27th Speaker of the Legislative Assembly of Prince Edward Island
- In office May 11, 2000 – October 8, 2003
- Preceded by: Wilbur MacDonald
- Succeeded by: Greg Deighan

Member of the Legislative Assembly of Prince Edward Island for Tracadie-Fort Augustus
- In office November 18, 1996 – May 28, 2007
- Preceded by: Riding Established
- Succeeded by: Buck Watts

Personal details
- Born: April 12, 1941 (age 85) Fanningbrook, Prince Edward Island
- Party: Progressive Conservative

= Mildred Dover =

Canadian politician

Mildred Alice Dover (born 12 April 1941) is a former educator and Canadian politician, who was a member of the Legislative Assembly of Prince Edward Island from 1996 to 2007.
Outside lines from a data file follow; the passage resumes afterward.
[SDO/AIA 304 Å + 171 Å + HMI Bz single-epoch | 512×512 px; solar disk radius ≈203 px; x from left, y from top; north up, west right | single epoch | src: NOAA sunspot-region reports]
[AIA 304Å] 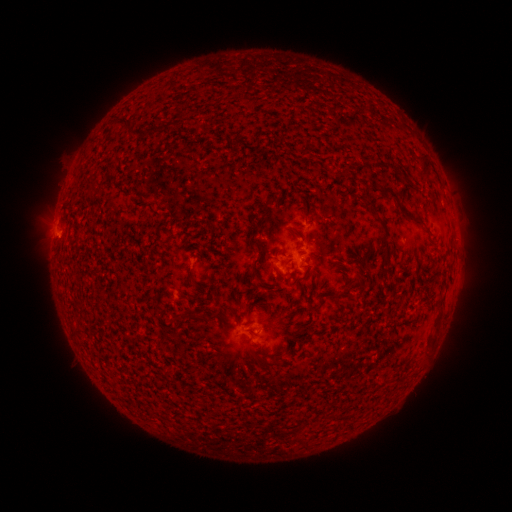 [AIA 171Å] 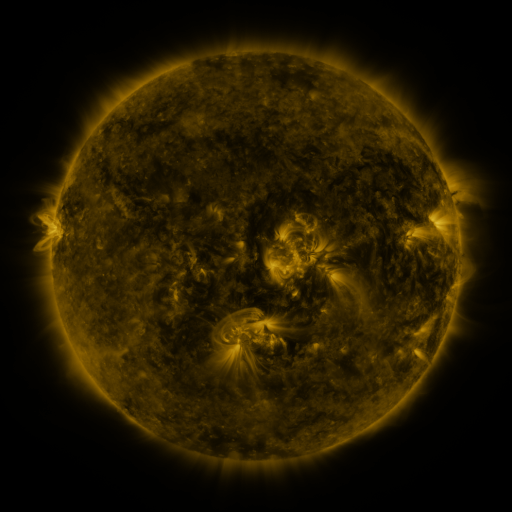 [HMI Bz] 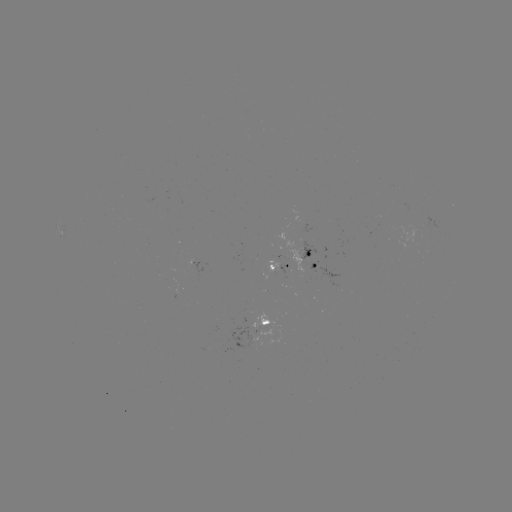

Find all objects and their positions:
spotted active region: (315, 260)
spotted active region: (280, 265)
spotted active region: (266, 321)
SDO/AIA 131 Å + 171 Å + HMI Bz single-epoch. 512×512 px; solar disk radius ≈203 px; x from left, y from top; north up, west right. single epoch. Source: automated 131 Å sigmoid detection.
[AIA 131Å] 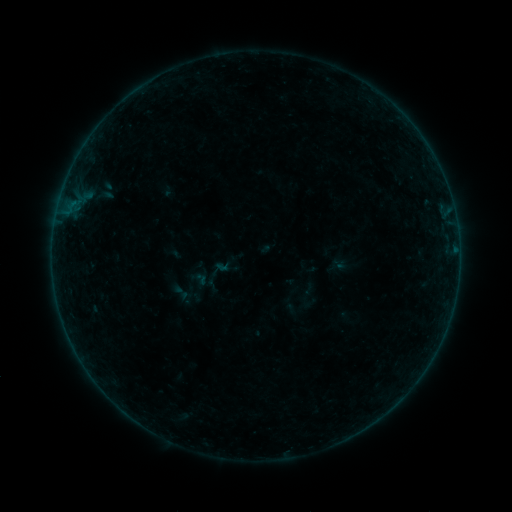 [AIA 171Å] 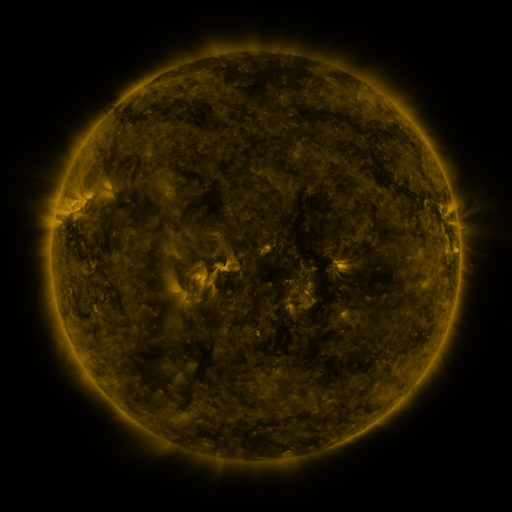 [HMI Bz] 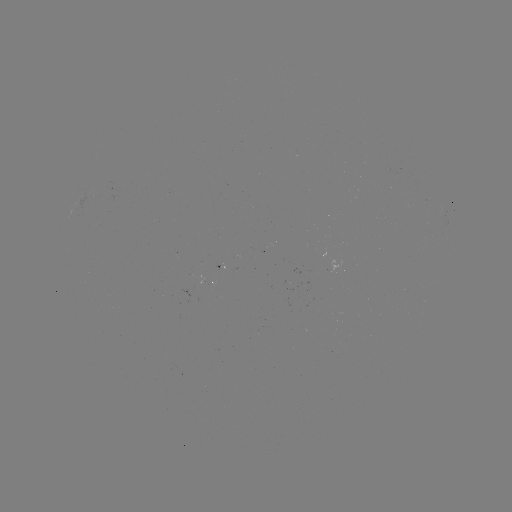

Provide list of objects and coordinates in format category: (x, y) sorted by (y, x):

A native of Fanningbrook, Prince Edward Island, she represented the electoral district of Tracadie-Fort Augustus and was a member of the Progressive Conservative Party. She served in the provincial cabinet as Minister of Health and Social Services, Attorney General and Minister of Education. Dover served as Speaker of the Legislative Assembly of Prince Edward Island from 2000 to 2003.

Dover was educated at Prince of Wales College and the University of Prince Edward Island. She taught school for 35 years and then began a career as a real estate agent in 1993. Dover was an unsuccessful candidate for a seat in the provincial assembly in 1993.